For lunch, we met Uncle Nanding and his son Kel at a Dim Sum restaurant in Chinatown. Again, to all of you who may not have witnessed or shared in the awesome eating habits of the Basa clan, I urge you to find the nearest Basa and go out to Dim Sum (read: buffet on wheels) with her or him. Then, like me, you too can munch on chicken feet and live to tell (or blog) about it. We left Chinatown feeling full and having acquired a special Majong table for Jenny's parents back in Michigan.
Tita Josie's fantastic LA tour continued through downtown and Little Tokyo, where we had some delicious yogurt at a sort of DIY yogurt place called Yogurtland. (Dear Yogurtland: please expand to the Midwest and East Coast ASAP.) Tita Jo wrapped up her whirlwind tour at a massage center in Rosemead. When we walked in, Tita Jo went up to an employee and said "We want men. Three men." The employee, a large Asian man, glanced over her shoulder at me. Sure, I thought, that sounds right; men. I guess we want men. And she was right. These guys weren't messing around. My hombre dug into my back with his forearm like he was trying to

pile drive me into the ground. Is this pain or pleasure? I thought. This is cool, right? I'm still tough and all, aren't I? Masculinity schmasculinity. When all was said and done, we soaked in the relaxed feeling of our muscles having gone to putty, had ourselves some green tea, and drove back to Glendale.
But the night wasn't over yet. We had to cruise out to Las Feliz to meet Laura, one of Jenny's friends from way back in grade school, for dinner. After embarking onto the Los Angeles freeway system (read: a web of seven-lane mania guaranteed to make even the toughest sphincter tingle) without our trusty tour guide from earlier in the day, we promptly got lost. We almost fired George, our GPS. Twenty or so unnecessary miles later, we made it to Laura's place an hour late. But no matter; Laura and her boyfriend were super cool, and they had a game plan already laid out for food. Sushi it was. And let me now (earmuffs, Jenny, if only the earmuffs worked for reading) declare my love for our waitress, a tiny Asian woman whose voice sounded like she had smoked four packs a day for fifty years and then exchanged her vocal chords for the pipes of a computer from 1985. Sexy roll? You want sexy roll? Beautiful.

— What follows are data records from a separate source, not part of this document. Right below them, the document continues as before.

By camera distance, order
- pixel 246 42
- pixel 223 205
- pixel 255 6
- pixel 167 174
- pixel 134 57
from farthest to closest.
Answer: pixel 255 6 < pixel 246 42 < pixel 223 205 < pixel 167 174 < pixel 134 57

Yes, there really was a sexy roll, yes, of course we ordered it, and yes, you bet your best booty pants it was dead sexy.


Then it was off to Jenny's cousin Amanda's apartment in Culver City, which is further south and closer to the water than where we had been staying in Glendale. The 10 degree drop in temperature was a much-welcome change. Amanda, who was kind enough to put us up for the night, managed to somehow escape any photos (we'll get you tomorrow, Amanda...). Before bed, we toasted glasses of a wine called Irony. We got a kick out of the name. Irony is all about messing with expectations, right? At least, that's what I tell my students in basic literature classes. One of the great things about this trip is that we aren't expecting too much. If anything, we just want to have a good time. With all the good people we keep coming across, that's an easy expectation to meet.